Superbugs, resistant to antimicrobials, are
estimated to account for 700,000 deaths each year. But modeling up to the year
2050, by Rand Europe and auditors KPMG, suggests 10 million people could die
each year - equivalent to one every three seconds.
The report brings
together eight previous interim reports that recommended:
§ An urgent and massive global awareness campaign as most people are ignorant of the risks
§ Establishing a $2bn
($1.4bn) Global Innovation Fund for early stage
research
§ Improved access to clean water, sanitation and cleaner hospitals to prevent infections
spreading
§ Reduce the unnecessary vast antibiotic use in agriculture including a ban on
those "highly critical" to human health
§ Improved surveillance of the spread of drug resistance
§ Paying companies $1bn
(£0.7bn) for every new antibiotic
discovered
§ Financial incentives to develop new tests to prevent
antibiotics being given when they will not work
§ Promoting the use of vaccines and alternatives to drugs
The review said the economic case for action
"was clear" and could be paid for using a small cut of the current
health budgets of countries or through extra taxes on pharmaceutical companies
not investing in antibiotic research.
Lord Jim O'Neill, the economist who led the
global review, said: "We need to inform in different ways, all over the
world, why it's crucial we stop treating our antibiotics like sweets.

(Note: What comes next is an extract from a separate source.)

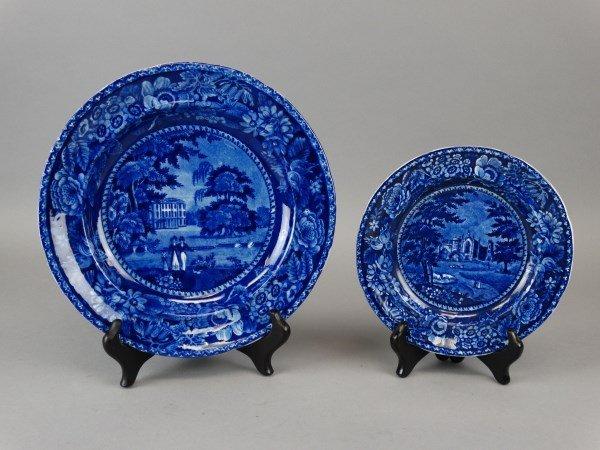 Lot of 2 Staffordshire Dark Blue Transfer Plates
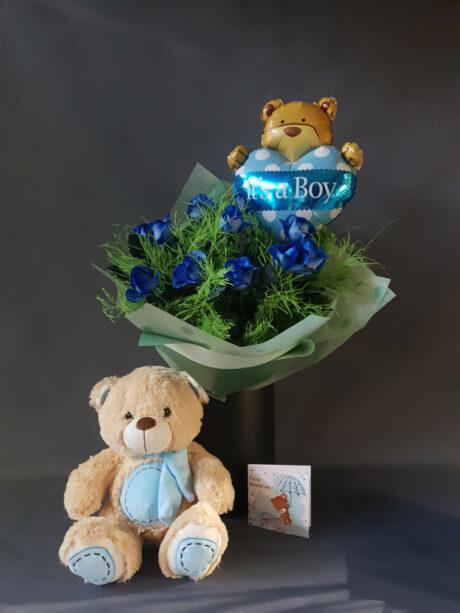 Μπλε μπαλόνι - 56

"If we don't solve the problem we are
heading to the dark ages, we will have a lot of people dying. "We have
made some pretty challenging recommendations which require everybody to get out
of the comfort zone, because if we don't then we aren't going to be able to
solve this problem."
Eight
years of hell:
It is hoped the measures will prevent more
people going through experiences like Emily Morris from Milton Keynes. She has
regular urinary
tract infections that do not respond to some antibiotics and could
cause kidney damage or even death.
She says: "With every sting and every
pain, my heart sinks at the thought of how many antibiotics I have left to use
this time. "I've had the struggle of living with a resistance to
antibiotics for nearly eight years of my life...there is a clear need for new
antibiotics."
Pharma
challenge:
Exactly how to encourage the drugs industry
to make new antibiotics has been a long running problem - there has not been a
new class of antibiotics discovered since the 1980s.
A new antibiotic would be kept on the shelf
for use in emergencies so a company could never make back its huge research and
development costs.
John Rex, from the antibiotics unit at
AstraZeneca, said a new way of paying for drugs, as proposed in the report, was
needed.
He argued: "Such models should recognise
antibiotics as the healthcare equivalent of the fire extinguisher - they must
be available on the wall at all times and have value even when used only
infrequently."
Not
enough:
But Dr Grania Brigden, from the charity
Médecins Sans Frontières, said: "This report is an important first step in
addressing this broad market failure, it does not go far enough."
MSF said infections resistant to drugs were a
threat to their work around the world from the war-wounded in Jordan to
newborns in Niger.
Dr Brigden added: "The O'Neill report
proposes considerable new funding to overcome the failures of pharmaceutical
research and development, but the proposals do not necessarily ensure access to
either existing tools or emerging new products.
"Instead, in some cases, the report's
solution is simply to subsidise higher prices rather than trying to overcome
them."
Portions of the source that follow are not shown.